Ao levar em consideração os fatores sociais, compreende-se melhor porque há um aumento no número de suicídios entre os jovens. E não se trata de suicídios anômicos, que seriam aqueles decorrentes de mudanças abruptas, negativas ou positivas, na sociedade. As revoluções morreram no século XX e as crises são diárias, contínuas, estruturais – integram os processos de socialização. São os laços sociais que estão cada vez mais frágeis ao ponto de um adolescente confiar mais em um desconhecido na internet que lhe apresenta um jogo de mutilações do que em seus pais, com quem passa muito menos tempo. O suicídio é uma questão social, aponta Durkheim. Até mesmo o egoísmo é decorrente de uma dada configuração social, ele é estimulado, alimentado e, em certas ocasiões, recompensado (menos filhos, mais dinheiro na conta). Não é que a sociedade é culpada e o indivíduo é mera vítima. Mas sim que a sociedade oportuniza condições de possibilidade (maiores ou menores) para que o suicídio ocorra.

É possível lidar com este cenário apenas através de outras drogas (remédios)? Penso que não. A solução seria momentânea. O tratamento psiquiátrico ajudará de modo particular as pessoas que sofrem de patologias, porém aos demais seria enxugar gelo.
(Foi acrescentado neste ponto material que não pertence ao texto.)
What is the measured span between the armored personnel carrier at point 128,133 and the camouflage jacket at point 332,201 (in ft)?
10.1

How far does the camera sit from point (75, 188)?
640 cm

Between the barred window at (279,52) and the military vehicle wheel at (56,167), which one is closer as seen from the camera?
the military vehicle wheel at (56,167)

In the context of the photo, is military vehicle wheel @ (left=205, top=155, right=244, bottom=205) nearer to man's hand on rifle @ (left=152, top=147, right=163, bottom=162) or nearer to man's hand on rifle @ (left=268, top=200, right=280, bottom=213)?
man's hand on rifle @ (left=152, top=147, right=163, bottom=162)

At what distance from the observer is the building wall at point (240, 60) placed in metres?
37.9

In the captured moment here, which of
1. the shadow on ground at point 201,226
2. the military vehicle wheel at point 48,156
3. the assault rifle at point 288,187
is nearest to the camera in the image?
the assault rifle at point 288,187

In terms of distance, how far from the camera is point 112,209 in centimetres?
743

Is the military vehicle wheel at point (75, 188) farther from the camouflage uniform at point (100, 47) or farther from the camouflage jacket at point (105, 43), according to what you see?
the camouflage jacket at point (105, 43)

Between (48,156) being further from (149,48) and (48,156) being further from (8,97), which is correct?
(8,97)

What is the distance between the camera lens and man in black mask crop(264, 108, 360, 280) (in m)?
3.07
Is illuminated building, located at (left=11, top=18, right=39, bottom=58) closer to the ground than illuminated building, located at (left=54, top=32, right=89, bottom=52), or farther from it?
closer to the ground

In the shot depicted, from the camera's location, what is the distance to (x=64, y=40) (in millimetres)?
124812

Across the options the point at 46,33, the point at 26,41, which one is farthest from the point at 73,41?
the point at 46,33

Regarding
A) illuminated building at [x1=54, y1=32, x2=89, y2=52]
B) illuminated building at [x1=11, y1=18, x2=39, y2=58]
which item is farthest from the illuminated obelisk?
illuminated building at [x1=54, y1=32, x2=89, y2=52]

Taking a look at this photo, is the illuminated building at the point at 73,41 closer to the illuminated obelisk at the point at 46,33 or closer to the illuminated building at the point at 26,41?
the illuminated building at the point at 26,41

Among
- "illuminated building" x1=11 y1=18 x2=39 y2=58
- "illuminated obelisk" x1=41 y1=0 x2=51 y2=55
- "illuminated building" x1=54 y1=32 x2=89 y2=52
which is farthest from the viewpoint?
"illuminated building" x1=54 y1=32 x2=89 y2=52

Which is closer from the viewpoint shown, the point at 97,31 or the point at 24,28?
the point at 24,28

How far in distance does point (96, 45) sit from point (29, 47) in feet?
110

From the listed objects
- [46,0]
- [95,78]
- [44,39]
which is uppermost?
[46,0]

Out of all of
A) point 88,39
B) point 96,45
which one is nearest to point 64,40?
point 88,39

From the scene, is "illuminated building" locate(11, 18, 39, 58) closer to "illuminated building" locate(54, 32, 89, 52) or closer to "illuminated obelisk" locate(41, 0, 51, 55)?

O protagonismo do atendimento individualizado parece ser, ironicamente e concordando com Durkheim, outro desdobramento/produto da sociedade ocidental, moderna e superior, cuja tendência central é promover, para o bem e para o mal, o maior grau de individualização, contudo, neste caso, em detrimento da coesão social. No Brasil, com exceção dos indígenas (que aliás têm se suicidado 132% mais do que os não-indígenas) que cometem suicídio altruísta em prol de sua nação atacada, todos os suicídios são egoístas. Entretanto, por sua causa ser social do ponto de vista da sociologia clássica, sua prevenção não pode ser também “egoísta”, repetindo seu erro. O suicídio é um fato social. E se for caso de saúde pública, a doença é fácil de identificação, é exatamente o próprio modelo de sociedade em que vivemos.